**Extract:**
• • • •

It’s just as well Bannon got his taste back.
One of the homeowners this year has been feeding him for months. He says he tries not to have preferences when filming but this one definitely stands out.
“I have a client this year, I shouldn’t have favourites and they’re all great this year, but she is just an amazing cook. She’s a herbalist and her house is all about the garden and the connection to outdoor space.
“I go down there for food all the time. Sometimes I will drive down with no agenda whatsoever but to just get a bit of quiche.
“She taught me how to make juices, really taught me about food a good bit throughout the year because I’ve spent so much time with her.
“She’s just so generous to everybody. She makes the most delicious chocolates with dates and peanut butter and they’re for all the crew, but I try and get in first and rob half of them.
“Whenever we’re coming down, she’ll say, ‘Will you just call into me first. I have made lunch.’ And I’m thinking, do not realise Mary I told you I’d be down at one o’clock — what do you think I’m there for?”
Everyone will remember the Room to Improve special that featured Bannon’s own Dublin home and I ask how well it worked for the family over the last two years.
“It’s been brilliant and the open-plan space works really well.
“People say they don’t like open-plan anymore but because it’s L-shaped, it meant that we had two ends so the kids could be playing X-Box or doing their homework and we could cook the dinner.
“It was really nice because it was the one space where we were all together.
“It’s the way you design open-plan with corners and window seats and little spaces people can get themselves into that’s important. I think a lot of people felt lonely during the pandemic, even though they were living in a house full of people. Kids tend to squat in their rooms or people were trying to find their own little bit of solace somewhere and as a result of that a lot of people spent an awful lot of time by themselves.”

• • • •

**Listed entries:**
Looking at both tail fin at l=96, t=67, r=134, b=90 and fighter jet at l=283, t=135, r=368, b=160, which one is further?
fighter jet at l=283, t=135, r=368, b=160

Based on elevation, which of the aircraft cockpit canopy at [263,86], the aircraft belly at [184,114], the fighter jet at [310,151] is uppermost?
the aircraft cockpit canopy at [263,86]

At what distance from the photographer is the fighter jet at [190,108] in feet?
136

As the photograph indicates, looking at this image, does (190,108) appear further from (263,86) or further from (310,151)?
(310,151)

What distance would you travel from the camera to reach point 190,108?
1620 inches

• • • •

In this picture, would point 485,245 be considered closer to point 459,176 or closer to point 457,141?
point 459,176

• • • •

**Exercise objective:** Copy the interview excerpt from "One of the homeowners" to "to outdoor space.", substituting "botanist" for "herbalist". The items have no connection to the interview excerpt.

**Response to this task:**
One of the homeowners this year has been feeding him for months. He says he tries not to have preferences when filming but this one definitely stands out.
“I have a client this year, I shouldn’t have favourites and they’re all great this year, but she is just an amazing cook. She’s a botanist and her house is all about the garden and the connection to outdoor space.